Many Catholics use contraception and IVF treatments contrary to church teaching. But for observant Catholics, the opposition to IVF is part of an ecosystem of beliefs about marriage, the family, and especially sex.

The marital act of sex must be performed during conception and the embryo should not be subjected to “various indignities, poked and prodded” by scientists, said Joseph Meaney, president of the National Catholic Bioethics Center.

In cases of infertility, some “supportive” technologies might be OK, he said, but not “replacement” technologies such as IVF. That distinction may seem unimportant, but it emphasizes the importance of sex in Catholicism as a sacred act exclusive to a man and a woman who wants to have children.

For example, Mr. Meaney said he and his wife faced fertility issues and used methods to conceive, including surgery to address scar tissue and deep tissue massages. “Assisting means there has to be sex,” he said. “Replacement means that no sexual act takes place.”

But the bioethics of IVF is not a topic that most conservative Christians have on their radar. Evangelicals typically rely on literal readings of the Bible, rather than centuries of Catholic social philosophy and anthropology. And the Bible, an ancient text, obviously makes no mention of IVF

Mr. Walker said that when he had considered introducing a resolution on assisted reproductive technology at the Southern Baptist Convention, the nation’s largest Protestant denomination, friends and colleagues reacted hesitantly.

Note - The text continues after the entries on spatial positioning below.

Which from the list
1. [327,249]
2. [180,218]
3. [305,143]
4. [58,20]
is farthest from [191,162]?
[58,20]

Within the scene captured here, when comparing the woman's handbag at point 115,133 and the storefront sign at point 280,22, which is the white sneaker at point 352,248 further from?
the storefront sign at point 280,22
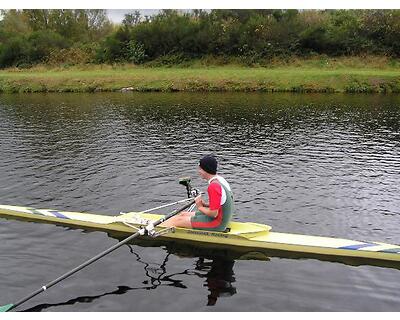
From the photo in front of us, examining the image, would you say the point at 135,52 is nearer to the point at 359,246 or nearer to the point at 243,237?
the point at 243,237

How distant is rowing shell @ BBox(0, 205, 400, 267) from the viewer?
1080 centimetres

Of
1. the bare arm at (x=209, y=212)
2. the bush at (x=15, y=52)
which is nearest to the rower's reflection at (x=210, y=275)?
the bare arm at (x=209, y=212)

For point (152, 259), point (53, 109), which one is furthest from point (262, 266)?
point (53, 109)

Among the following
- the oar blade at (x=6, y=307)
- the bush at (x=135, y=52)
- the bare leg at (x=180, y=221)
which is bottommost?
the oar blade at (x=6, y=307)

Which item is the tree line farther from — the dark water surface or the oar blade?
the oar blade

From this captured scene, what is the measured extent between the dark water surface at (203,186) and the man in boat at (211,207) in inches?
32.1

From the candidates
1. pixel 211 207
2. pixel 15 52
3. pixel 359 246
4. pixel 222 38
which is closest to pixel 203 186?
pixel 211 207

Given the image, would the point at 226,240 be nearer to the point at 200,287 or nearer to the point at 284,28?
the point at 200,287

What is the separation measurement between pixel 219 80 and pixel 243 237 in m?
37.6

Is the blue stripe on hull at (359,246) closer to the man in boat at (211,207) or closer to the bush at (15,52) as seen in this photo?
the man in boat at (211,207)

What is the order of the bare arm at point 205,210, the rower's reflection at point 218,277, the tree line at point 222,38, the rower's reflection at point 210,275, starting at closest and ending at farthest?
the rower's reflection at point 218,277, the rower's reflection at point 210,275, the bare arm at point 205,210, the tree line at point 222,38

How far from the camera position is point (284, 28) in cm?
5516

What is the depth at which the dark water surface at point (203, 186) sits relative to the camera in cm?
967

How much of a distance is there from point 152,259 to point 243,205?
4.48 meters
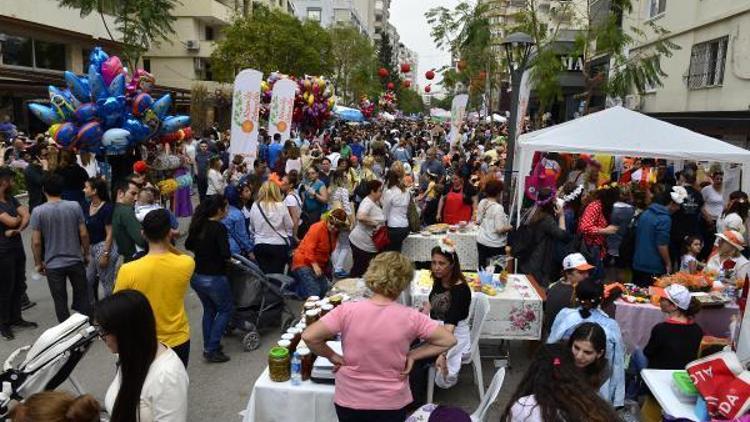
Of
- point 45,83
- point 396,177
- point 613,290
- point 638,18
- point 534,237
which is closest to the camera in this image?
point 613,290

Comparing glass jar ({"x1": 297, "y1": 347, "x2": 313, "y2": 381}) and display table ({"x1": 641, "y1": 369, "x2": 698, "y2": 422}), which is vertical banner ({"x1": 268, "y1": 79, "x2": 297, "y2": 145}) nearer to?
glass jar ({"x1": 297, "y1": 347, "x2": 313, "y2": 381})

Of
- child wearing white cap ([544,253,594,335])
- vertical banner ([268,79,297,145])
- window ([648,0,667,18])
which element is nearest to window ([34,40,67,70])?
vertical banner ([268,79,297,145])

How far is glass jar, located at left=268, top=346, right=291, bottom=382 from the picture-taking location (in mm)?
3639

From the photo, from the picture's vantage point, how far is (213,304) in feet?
16.8

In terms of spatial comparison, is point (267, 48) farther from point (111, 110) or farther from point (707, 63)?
point (111, 110)

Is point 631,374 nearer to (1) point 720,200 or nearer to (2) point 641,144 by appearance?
(2) point 641,144

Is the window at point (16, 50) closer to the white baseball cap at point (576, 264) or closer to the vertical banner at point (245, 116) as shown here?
the vertical banner at point (245, 116)

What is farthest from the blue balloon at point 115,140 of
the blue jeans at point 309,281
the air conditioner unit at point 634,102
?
the air conditioner unit at point 634,102

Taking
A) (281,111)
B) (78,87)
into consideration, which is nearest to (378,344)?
(78,87)

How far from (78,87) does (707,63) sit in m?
16.1

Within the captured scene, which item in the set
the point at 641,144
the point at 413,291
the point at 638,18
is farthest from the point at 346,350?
the point at 638,18

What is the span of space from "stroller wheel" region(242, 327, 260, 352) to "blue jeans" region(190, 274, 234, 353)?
35 centimetres

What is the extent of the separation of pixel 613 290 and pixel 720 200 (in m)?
4.52

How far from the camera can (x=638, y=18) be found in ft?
67.1
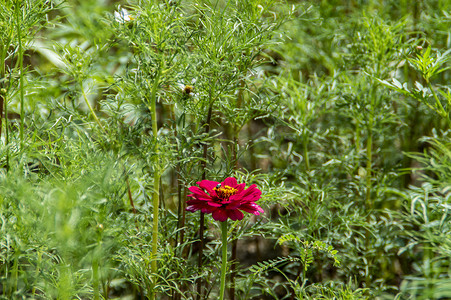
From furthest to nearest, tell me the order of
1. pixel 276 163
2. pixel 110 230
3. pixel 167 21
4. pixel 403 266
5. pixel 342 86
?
pixel 276 163 < pixel 403 266 < pixel 342 86 < pixel 167 21 < pixel 110 230

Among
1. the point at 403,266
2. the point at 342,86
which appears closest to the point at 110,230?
the point at 342,86

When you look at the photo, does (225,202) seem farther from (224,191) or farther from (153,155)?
(153,155)

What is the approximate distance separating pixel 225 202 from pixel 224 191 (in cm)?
2

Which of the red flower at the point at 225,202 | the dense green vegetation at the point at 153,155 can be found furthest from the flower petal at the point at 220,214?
the dense green vegetation at the point at 153,155

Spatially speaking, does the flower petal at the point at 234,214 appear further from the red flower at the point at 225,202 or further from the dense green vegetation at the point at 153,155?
the dense green vegetation at the point at 153,155

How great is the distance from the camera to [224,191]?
0.73 meters

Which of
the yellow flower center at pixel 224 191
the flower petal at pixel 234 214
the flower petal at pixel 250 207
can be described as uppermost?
the yellow flower center at pixel 224 191

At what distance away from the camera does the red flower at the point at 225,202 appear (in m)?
0.71

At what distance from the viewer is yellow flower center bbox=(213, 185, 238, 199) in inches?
28.6

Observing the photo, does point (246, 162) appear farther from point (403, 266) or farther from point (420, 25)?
point (420, 25)

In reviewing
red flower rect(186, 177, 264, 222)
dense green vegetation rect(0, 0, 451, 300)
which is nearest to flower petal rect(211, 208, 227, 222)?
red flower rect(186, 177, 264, 222)

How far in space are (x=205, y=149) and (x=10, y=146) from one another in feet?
1.09

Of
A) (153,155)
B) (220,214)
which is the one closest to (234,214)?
(220,214)

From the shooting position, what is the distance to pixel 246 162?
1420mm
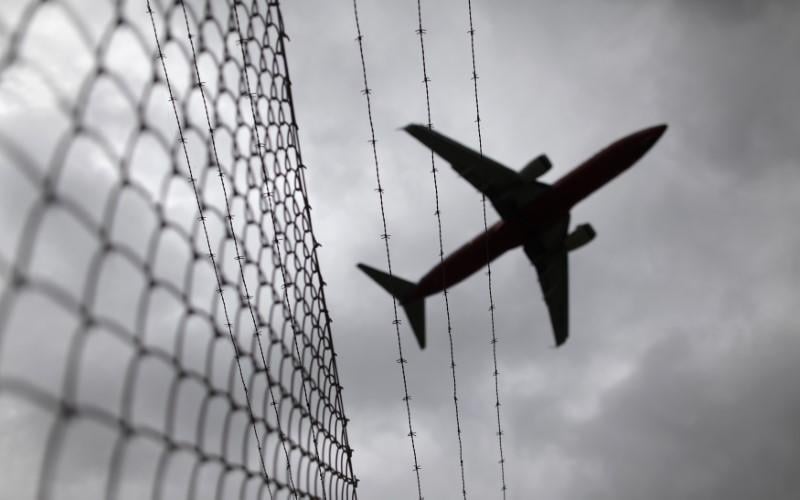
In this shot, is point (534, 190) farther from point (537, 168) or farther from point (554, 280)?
point (554, 280)

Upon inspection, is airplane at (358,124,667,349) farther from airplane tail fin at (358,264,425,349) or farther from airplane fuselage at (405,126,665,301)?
airplane tail fin at (358,264,425,349)

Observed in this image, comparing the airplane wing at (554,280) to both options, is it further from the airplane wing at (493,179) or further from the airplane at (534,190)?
the airplane wing at (493,179)

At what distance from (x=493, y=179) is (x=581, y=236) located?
2.93 m

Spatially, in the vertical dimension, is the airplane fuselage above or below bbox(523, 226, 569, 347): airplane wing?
above

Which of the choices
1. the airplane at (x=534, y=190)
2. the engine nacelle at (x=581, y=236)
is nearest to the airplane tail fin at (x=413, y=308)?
the airplane at (x=534, y=190)

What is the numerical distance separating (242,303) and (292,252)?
2304mm

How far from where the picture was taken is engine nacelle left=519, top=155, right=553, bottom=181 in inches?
686

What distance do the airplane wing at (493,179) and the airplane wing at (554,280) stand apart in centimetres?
142

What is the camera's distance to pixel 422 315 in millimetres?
21109

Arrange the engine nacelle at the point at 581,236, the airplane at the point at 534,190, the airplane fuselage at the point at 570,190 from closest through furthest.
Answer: the airplane at the point at 534,190 → the airplane fuselage at the point at 570,190 → the engine nacelle at the point at 581,236

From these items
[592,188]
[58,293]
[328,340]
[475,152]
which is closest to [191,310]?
[58,293]

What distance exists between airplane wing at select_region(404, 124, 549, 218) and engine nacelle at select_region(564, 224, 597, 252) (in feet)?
5.77

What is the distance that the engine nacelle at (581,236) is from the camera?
1852 centimetres

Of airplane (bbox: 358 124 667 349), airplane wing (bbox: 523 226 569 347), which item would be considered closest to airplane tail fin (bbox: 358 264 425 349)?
airplane (bbox: 358 124 667 349)
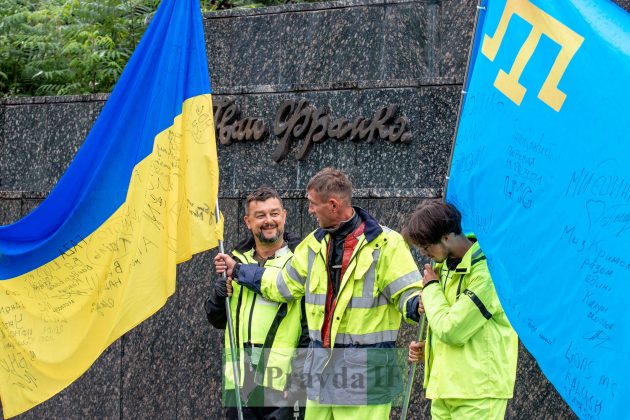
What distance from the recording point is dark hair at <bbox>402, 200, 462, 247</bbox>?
6.60 meters

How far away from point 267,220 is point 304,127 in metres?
1.66

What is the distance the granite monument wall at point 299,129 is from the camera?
9.04 metres

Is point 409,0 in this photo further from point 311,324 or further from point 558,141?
point 558,141

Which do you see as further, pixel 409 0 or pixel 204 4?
pixel 204 4

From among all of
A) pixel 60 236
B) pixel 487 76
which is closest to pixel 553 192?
pixel 487 76

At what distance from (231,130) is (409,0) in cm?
153

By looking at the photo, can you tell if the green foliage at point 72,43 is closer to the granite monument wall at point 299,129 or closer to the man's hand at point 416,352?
the granite monument wall at point 299,129

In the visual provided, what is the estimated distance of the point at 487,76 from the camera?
6344mm

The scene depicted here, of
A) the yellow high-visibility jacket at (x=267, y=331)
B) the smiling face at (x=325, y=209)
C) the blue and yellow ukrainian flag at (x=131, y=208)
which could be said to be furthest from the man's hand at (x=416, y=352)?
the blue and yellow ukrainian flag at (x=131, y=208)

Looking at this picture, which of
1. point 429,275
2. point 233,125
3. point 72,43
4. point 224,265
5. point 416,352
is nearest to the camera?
point 429,275

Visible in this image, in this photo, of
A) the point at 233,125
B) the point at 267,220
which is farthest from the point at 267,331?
the point at 233,125

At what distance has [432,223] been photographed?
21.7 ft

But evangelical and Catholic communities have increasingly intermingled over shared conservative political beliefs. Now the inevitable politics of fertility in America may shape evangelical belief and practice in IVF

Emma Waters, a research associate at the Heritage Foundation, hopes that evangelical pastors will work to train their churches on the theological reasons for opposing IVF, as Catholics have done. She sees potential openings among Gen Z evangelicals opposed to hormonal birth control and the broad ways technology has infiltrated their lives.

“IVF is just the very beginning of reproductive technologies,” she said. “We are just woefully unprepared to deal with the onslaught of problems that are coming.”